この夜、9時を少し回って、川上氏より電話が入った。
「こんばんわ。少し遅くなってしまったが、400キロの後日帰りが2羽あってね。隔離鳩舎で治療をしてた所だったんだよ」
「川上さんの所もですか、俺の所もです。1羽」
「うん。抗生物質を与えようと思ったのだが、どんなのが良いのか君に聞こうと思ってね」

鳩の順位など2の次。川上氏の一貫した姿勢は揺らぐ事が無い。それが嬉しくて、電話口でにこにこしながら香月は、アドバイスをしていた。2度目に川上氏から電話が入ったのは、10時前であった。

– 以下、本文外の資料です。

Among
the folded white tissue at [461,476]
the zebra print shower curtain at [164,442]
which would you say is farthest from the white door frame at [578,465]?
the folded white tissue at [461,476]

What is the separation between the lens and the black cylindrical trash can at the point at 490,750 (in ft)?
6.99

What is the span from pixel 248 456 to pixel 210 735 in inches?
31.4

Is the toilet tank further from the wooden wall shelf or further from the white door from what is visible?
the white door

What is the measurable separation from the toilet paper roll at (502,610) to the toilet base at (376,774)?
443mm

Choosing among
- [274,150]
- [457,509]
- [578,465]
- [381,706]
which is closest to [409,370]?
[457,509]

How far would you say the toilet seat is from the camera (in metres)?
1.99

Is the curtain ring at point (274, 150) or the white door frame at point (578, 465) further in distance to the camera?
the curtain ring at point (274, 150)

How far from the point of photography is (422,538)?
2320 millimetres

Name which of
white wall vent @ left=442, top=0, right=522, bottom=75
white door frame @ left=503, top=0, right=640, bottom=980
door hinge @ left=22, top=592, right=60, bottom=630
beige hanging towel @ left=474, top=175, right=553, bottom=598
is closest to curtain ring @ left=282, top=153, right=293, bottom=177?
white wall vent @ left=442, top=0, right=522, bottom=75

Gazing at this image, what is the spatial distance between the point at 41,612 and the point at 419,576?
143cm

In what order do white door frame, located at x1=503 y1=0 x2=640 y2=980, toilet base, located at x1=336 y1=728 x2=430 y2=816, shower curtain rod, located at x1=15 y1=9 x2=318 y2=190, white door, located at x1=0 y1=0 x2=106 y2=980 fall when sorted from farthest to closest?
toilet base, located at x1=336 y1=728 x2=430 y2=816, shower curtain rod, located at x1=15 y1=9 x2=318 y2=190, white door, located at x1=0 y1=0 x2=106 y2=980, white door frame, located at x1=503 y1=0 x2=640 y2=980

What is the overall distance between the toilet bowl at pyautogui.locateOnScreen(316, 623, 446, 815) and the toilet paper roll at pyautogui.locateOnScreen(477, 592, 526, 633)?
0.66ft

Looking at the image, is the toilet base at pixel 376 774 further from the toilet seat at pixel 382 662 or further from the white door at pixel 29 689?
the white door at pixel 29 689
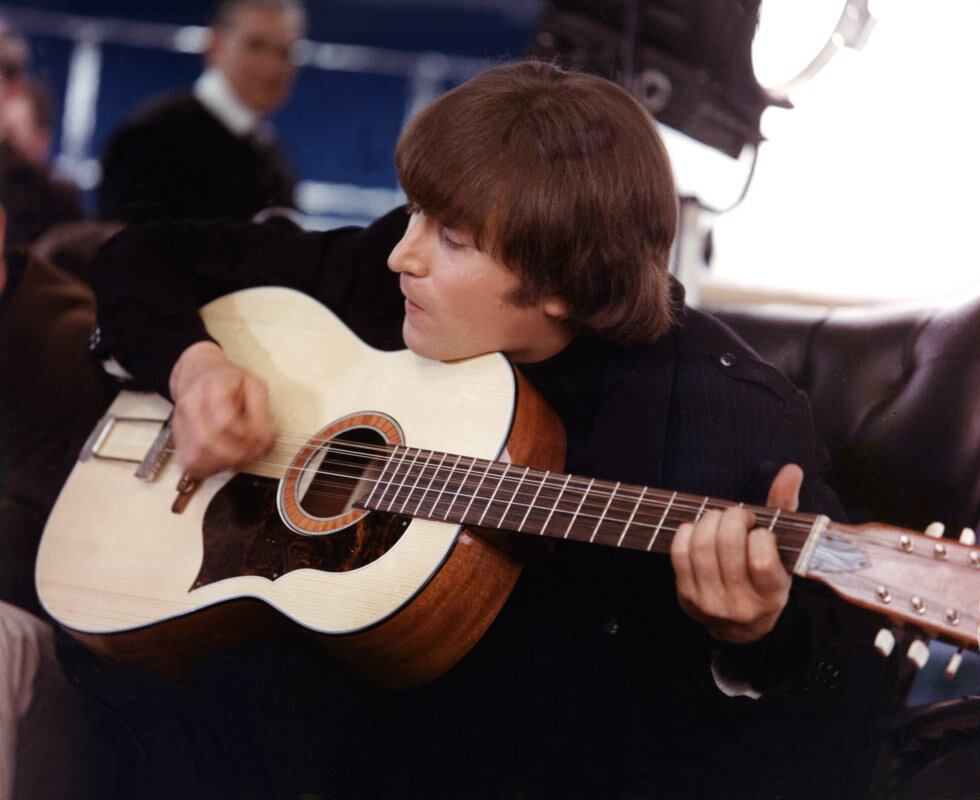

「いやあ・・やっと落ち着いたよ。申し訳ない、夜分に。で・・聞けなかったんだが、今日はどうだった?私の所は38羽だ。早いのが、4時少し過ぎてたかな。殆んど同時に8羽タイムしたよ。76羽参加で、半数当日帰舎だったよ」
「はい。俺の所は参加10羽で、当日6羽ですから、率的には同じ位ですね。で、2羽タイムしたんですが、2番目の鳩が丁度4時少し前ですから、川上さんの所とほぼ同じ位でしょうか。今日は天候が良くて、スピードが出たようですね」
「ああ・・。しかし、その鳩より早いのが居るんだね。私の所も聞けば、他に近い鳩舎も少ないようなんで、今回は一矢君に報いたかと思ったが・・ははは。で?一番は何分頃だったのかね?」
「はい・・それが飛び抜けて早いんです。3時前・・2時40分頃なんですよ。驚きました」
「へえっ!・・それは、無茶苦茶早いねえ!1時間以上差があるよ。そんなに・・でも何故?・・」

川上氏すら予想出来ない帰舎タイムだった。恐らく上位を形成しているであろう、白川系の一群のトップレーサー達よりも、更に1時間も突き放す帰舎には、たまげたようだ。川上氏は可能な限り、この時間から問い合わせをすると言って電話を切った。まさに、この700キロレースで、ぶっちぎりの帰舎は想像を遙に超えていた。紫竜号に続く香月鳩舎の英傑が誕生した一瞬でもあった。長いこの物語を語る時、この競翔鳩は、常にこれから、紫竜号と比べられる事となる。少し先に香月系の最高種鳩となる鳩でもあった。